[EXERCISE PROMPT]
What is the number of lines in the listing below that contain the word "charset"? Give only that number.

== == ==

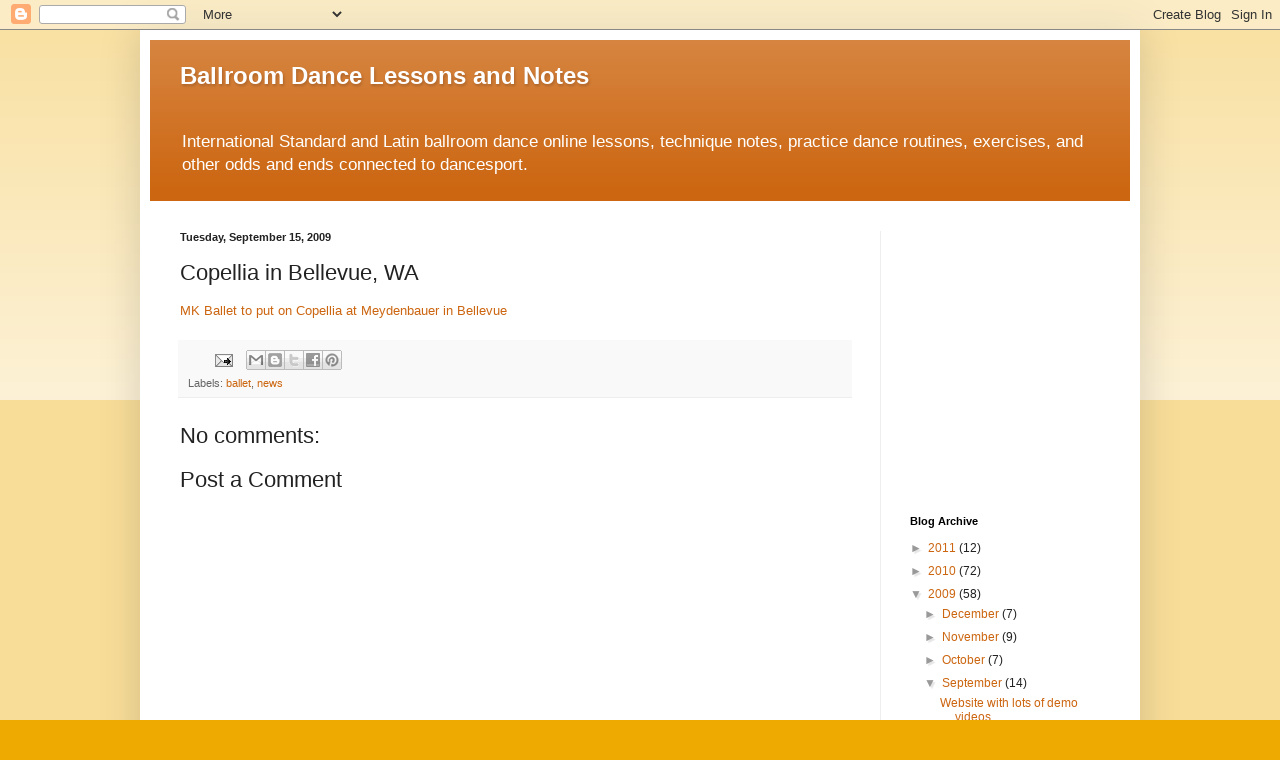

--- FILE ---
content_type: text/html; charset=utf-8
request_url: https://www.google.com/recaptcha/api2/aframe
body_size: 265
content:
<!DOCTYPE HTML><html><head><meta http-equiv="content-type" content="text/html; charset=UTF-8"></head><body><script nonce="BCdeL-eBudk8o32CF0q0Yg">/** Anti-fraud and anti-abuse applications only. See google.com/recaptcha */ try{var clients={'sodar':'https://pagead2.googlesyndication.com/pagead/sodar?'};window.addEventListener("message",function(a){try{if(a.source===window.parent){var b=JSON.parse(a.data);var c=clients[b['id']];if(c){var d=document.createElement('img');d.src=c+b['params']+'&rc='+(localStorage.getItem("rc::a")?sessionStorage.getItem("rc::b"):"");window.document.body.appendChild(d);sessionStorage.setItem("rc::e",parseInt(sessionStorage.getItem("rc::e")||0)+1);localStorage.setItem("rc::h",'1768396663187');}}}catch(b){}});window.parent.postMessage("_grecaptcha_ready", "*");}catch(b){}</script></body></html>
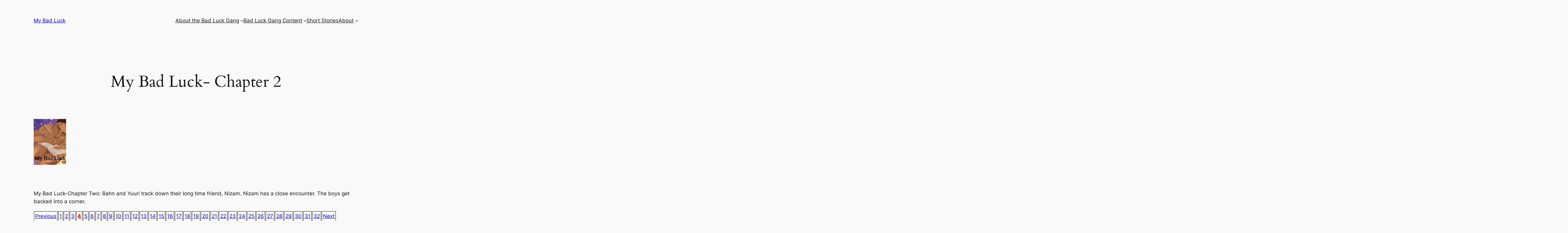

--- FILE ---
content_type: text/css
request_url: https://badluckgang.com/wp-content/plugins/WP3Gallery/css/style.css
body_size: -102
content:
/* WP3Gallery by Mark O'Leary
http://www.irishwebhq.com */
#wp3Pages a
{
	display:block;
	float:left;
	width:auto;
	padding:2px 3px;
	border:1px solid black;
	margin:2px 1px;
}

.currentGalPage
{
font-weight:bold;
color: red !important;
}
			
.wp3_admin_icon
{
background: transparent url(../images/wp3_icon.png) no-repeat;
}

.gallery
{
margin: auto;
}

.gallery .gallery-item {
				float: left;
				margin-top: 10px;
				text-align: center;
				width: 100%;
}
.gallery img {
				border: 2px solid #cfcfcf;
}

.gallery .gallery-caption {
	margin-left: 0;
}


== == ==

[ANSWER SPACE]
2